The composition would have been similar to that of modern volcanoes, but probably with more hydrogen, and possibly traces of methane (CH₄) and ammonia. If any free oxygen had been present, it would have immediately been involved in chemical reactions with easily oxidized metals such as iron.

Evidence for a Lack of Free Oxygen in Earth's Early Atmosphere

1. Lack of oxidized iron in the oldest sedimentary rocks. (Instead, iron combined with sulfur to form sulfide minerals like pyrite. This happens only in anoxic environments.)
2. Urananite and pyrite are readily oxidized today, but are found unoxidized in Precambrian sedimentary rocks.
3. Archean sedimentary rocks are commonly dark due to the presence of carbon, which would have been oxidized if oxygen had been present.
4. Archean sedimentary sequences lack carbonate rocks but contain abundant chert, presumably due to the presence of an acidic, carbon dioxide-rich atmosphere.
   In an acidic environment, alkaline rocks such as limestone do not form.
5. Banded iron formations (BIF) appear in the Precambrian (1.8 - about 3 by).
   They are cherts with alternating laminations of red oxidized iron and gray unoxidized iron.
   BIF formed as precipitates on the floors of shallow seas.
   Some of the iron probably came from weathering of iron-bearing rocks on the continents, but most was probably from submarine volcanoes and hydrothermal vents (hot springs) on the sea floor. Great economic importance; major source of iron mined in the world.

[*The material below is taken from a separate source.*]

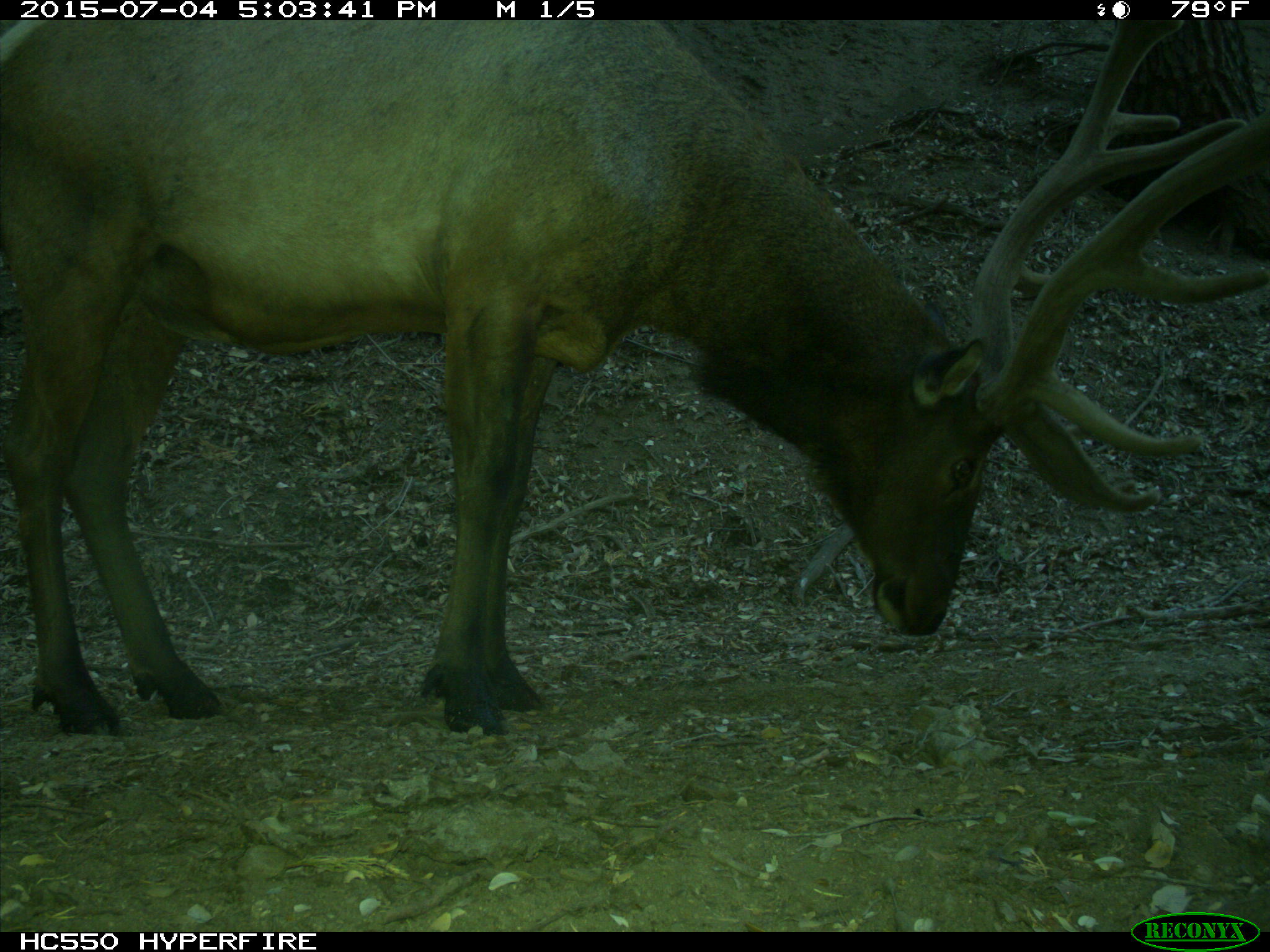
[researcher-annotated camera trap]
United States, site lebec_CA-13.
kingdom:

Banded iron formation, Egypt.	Polished specimen of banded iron from Australia. A common name for this type of banded iron is "Tiger Iron". Metric ruler for scale. Photo courtesy of Pamela Gore.

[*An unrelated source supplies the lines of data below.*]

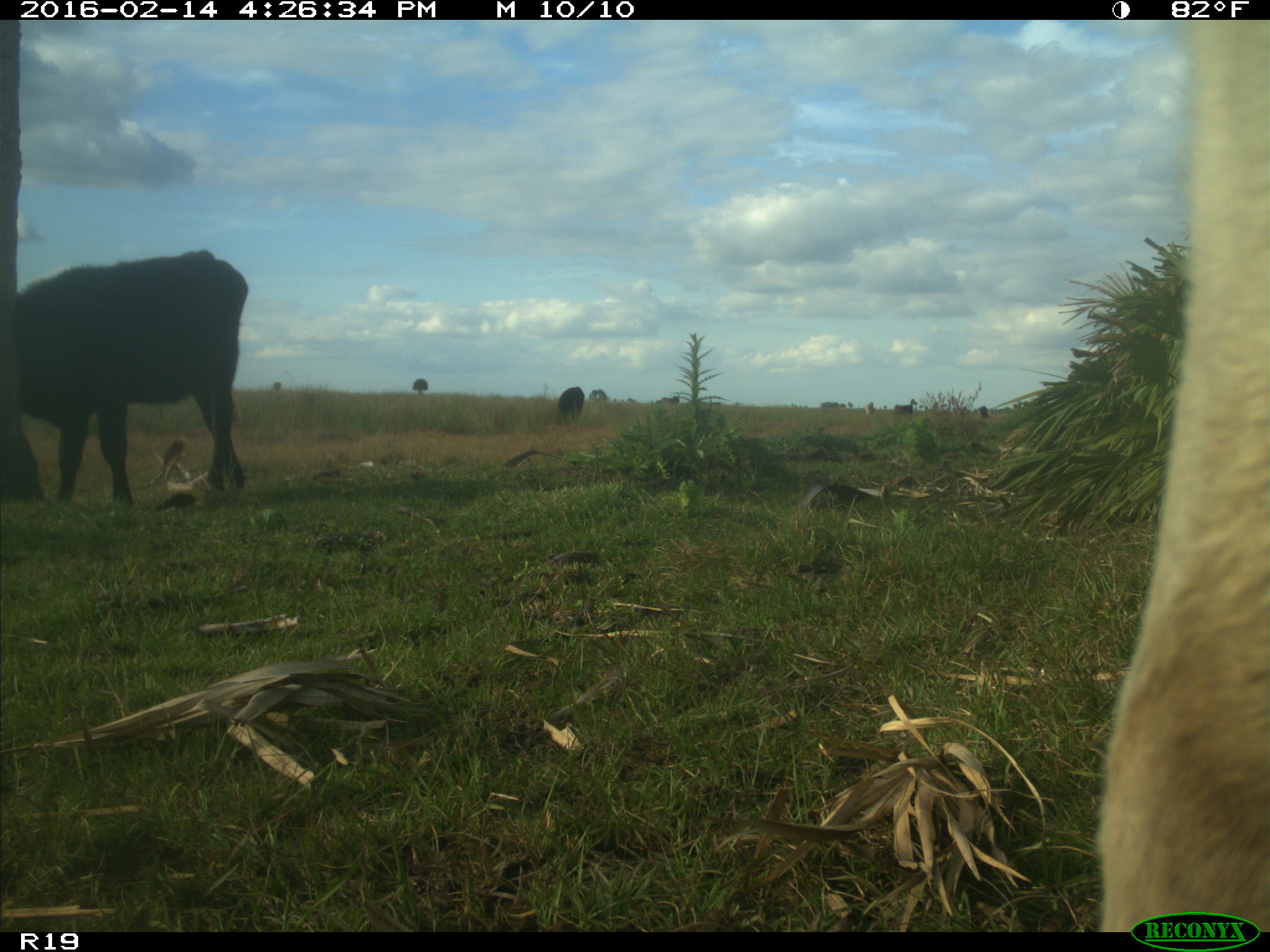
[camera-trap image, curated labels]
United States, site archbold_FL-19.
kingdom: Animalia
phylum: Chordata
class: Mammalia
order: Artiodactyla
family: Bovidae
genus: Bos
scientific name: Bos taurus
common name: domestic cow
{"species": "Bos taurus (domestic cow)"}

6. The simplest living organisms have an anaerobic metabolism. They are killed by oxygen.
   Includes some bacteria (such as botulism), and some or all Archaea, which inhabit unusual conditions.
7. Chemical building blocks of life (such as amino acids, DNA) could not have formed in the presence of O₂.

Formation of an Oxygen-rich Atmosphere

The change from an oxygen-poor to an oxygen-rich atmosphere occurred by the Proterozoic, which began 2.5 billion years ago at the end of the Archean.

The development of an oxygen-rich atmosphere is the result of:

• Photochemical dissociation - The breaking up of water molecules into hydrogen and oxygen in the upper atmosphere caused by ultraviolet radiation from the Sun (a minor process today)
• Photosynthesis - The process by which photosynthetic bacteria and plants produce oxygen (major process).

Evidence for Free Oxygen in the Proterozoic Atmosphere

1. Red beds, or sedimentary rocks with iron oxide cements, including shales, siltstones, and sandstones, appear in rocks younger than 1.8 billion years old. This is in the Proterozoic Eon, after the disappearance of the BIF.
2. Carbonate rocks (limestones and dolostones) appear in the stratigraphic record at about the same time that red beds appear. This indicates that carbon dioxide was less abundant in the atmosphere and oceans so that the water was no longer acidic.